Manuel Bouza: Páginas compartidas
Por Pascual Izquierdo
En las líneas que siguen voy a tratar de resumir la importancia que Bouza tuvo en mi dedicación a la actividad literaria
y rescatar del olvido algunas de las páginas que vivimos juntos. Pretendo con ello rendir un respetuoso homenaje al amigo desaparecido y aportar algunos detalles (relacionados con vivencias comunes) que ayuden a perfilar mejor los rasgos de su carácter.
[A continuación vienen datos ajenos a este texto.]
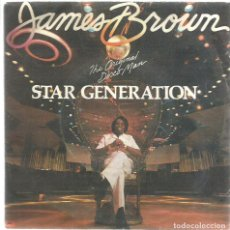 Discos de vinilo: SG JAMES BROWN : STAR GENERATION ( EXCELENTE SONIDO ). Lote 124623367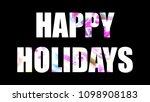 happy holidays shiny bright... | Shutterstock . vector #1098908183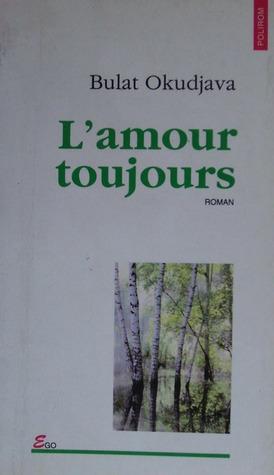 Lamour toujours Bulat Okudzhava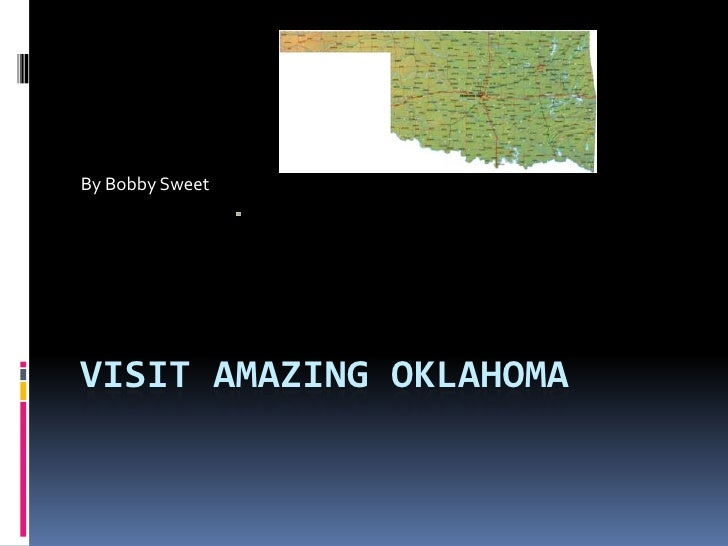 Visit Amazing Oklahoma<br />By Bobby Sweet<br />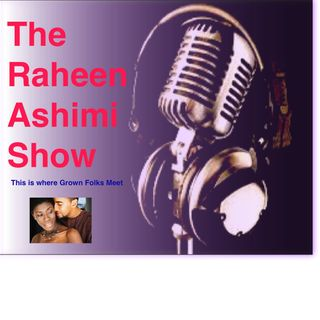 The Raheen Ashimi Show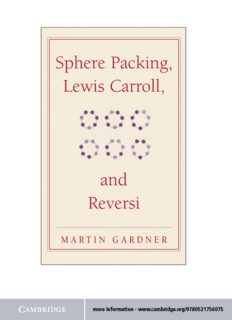 Sphere Packing, Lewis Carroll, and Reversi: Martin Gardner's New Mathematical Diversions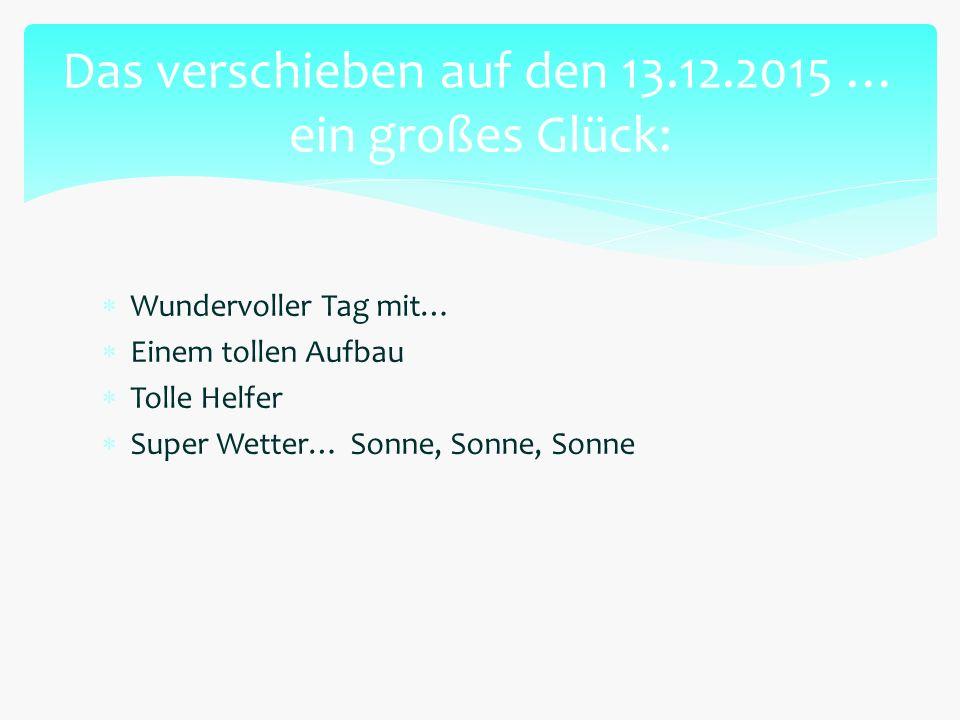  Wundervoller Tag mit…  Einem tollen Aufbau  Tolle Helfer  Super Wetter… Sonne, Sonne, Sonne Das verschieben auf den 13.12.2015 … ein großes Glück: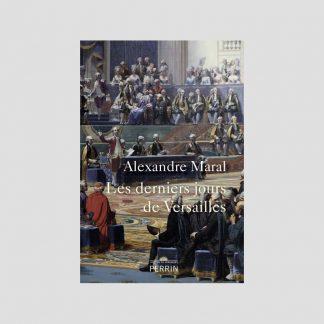 Les derniers jours de Versailles par Alexandre Maral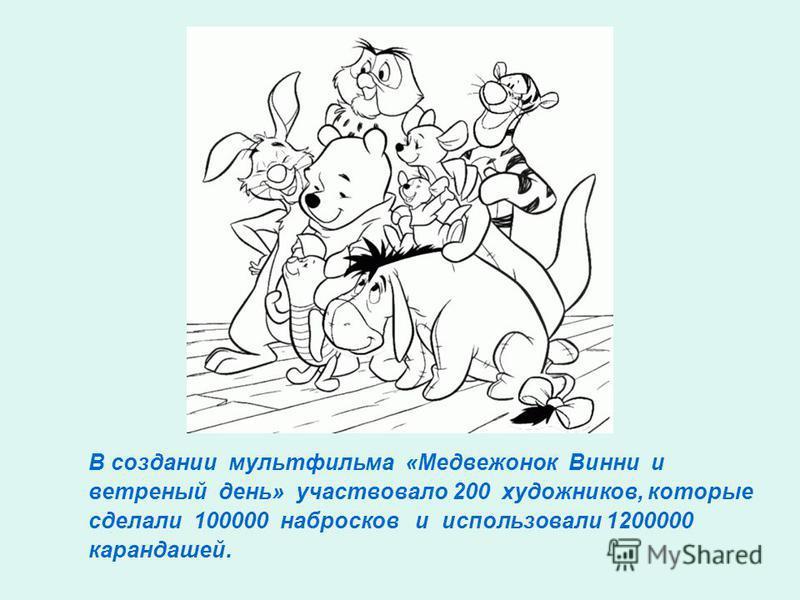 В создании мультфильма «Медвежонок Винни и ветреный день» участвовало 200 художников, которые сделали 100000 набросков и использовали 1200000 карандашей.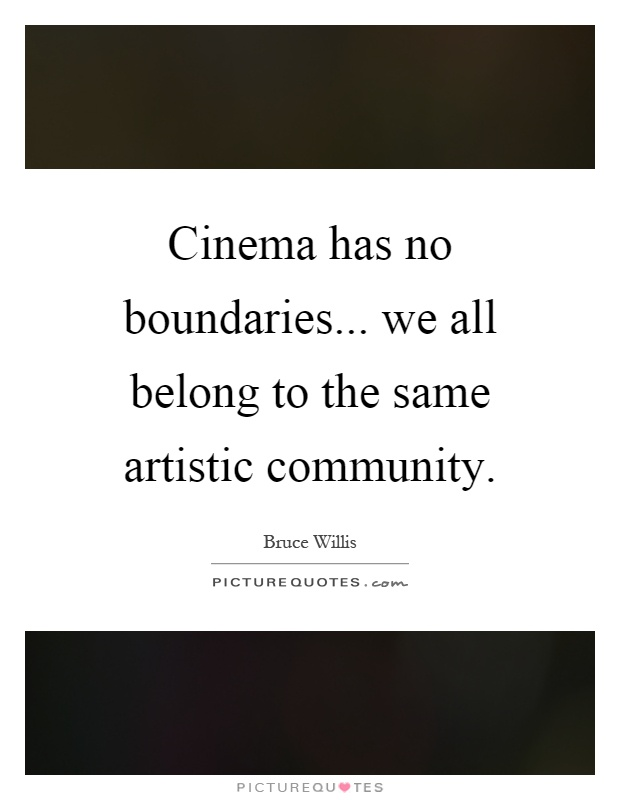 Cinema has no boundaries... we all belong to the same artistic community Picture Quote #1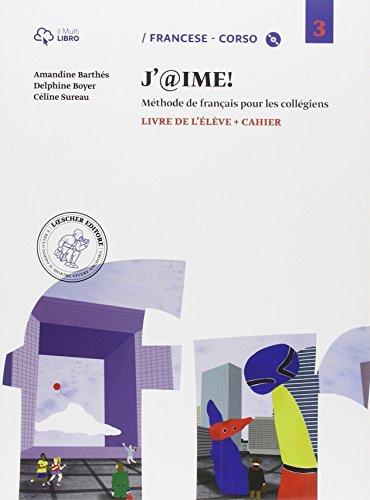 J'@ime. Livre de l'élève-Cahier. Per la Scuola media. Con CD Audio. Con e-book. Con espansione online: 3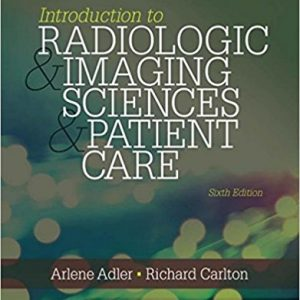 Test Bank for Introduction to Radiologic and Imaging Sciences and Patient Care 6th Edition Adler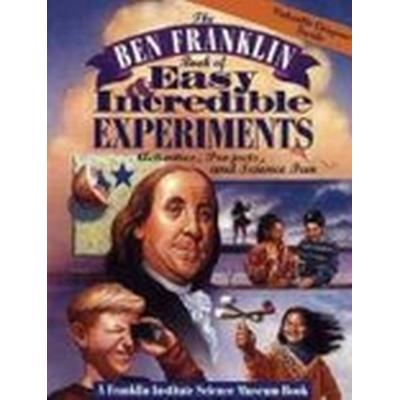 The Ben Franklin Book of Easy and Incredible Experiments (Häftad, 1995)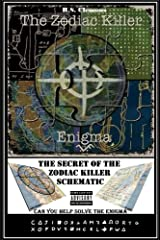 The Zodiac Killer Enigma: The Secret of the Zodiac Killer Schematic Kindle Edition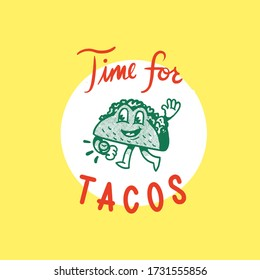"""Illustration vintage style """"it's time for tacos"""""""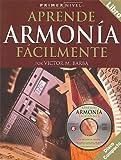 Primer Nivel: Aprende Armonia Facilmente: (Spanish Edition of Step One - Teach Yourself Harmony)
Para adentrarnos en la comprensión de su personalidad humana y literaria, creo que sigue siendo válido el párrafo que, a manera de esbozo, encabeza el trabajo titulado «Antonio L. Bouza: entre tradición y vanguardia», que preparé como comunicación en el Congreso de Literatura Contemporánea en Castilla y León celebrado en la capital leonesa los días 30, 31 de mayo y 1 de junio de 1985. El texto forma parte del libro que recoge las ponencias y una selección de las comunicaciones presentadas en dicho acto. Dice así:
«Antonio L. Bouza, seudónimo de Manuel Bouza Balbás, es un ser lúcido y auténtico; exigente consigo mismo y poseedor de afilada inteligencia; dotado de agudeza conceptista y humor de raíz quevedesca; creador y promotor de cultura; alentador de vocaciones literarias y dinamizador cultural; firme en sus propias convicciones personales, religiosas y estéticas, pero tolerante con las ajenas; vanguardista y conservador; heterodoxo y poliédrico». (Literatura contemporánea en Castilla y León, Junta de Castilla y León, Valladolid, 1986, pág. 250).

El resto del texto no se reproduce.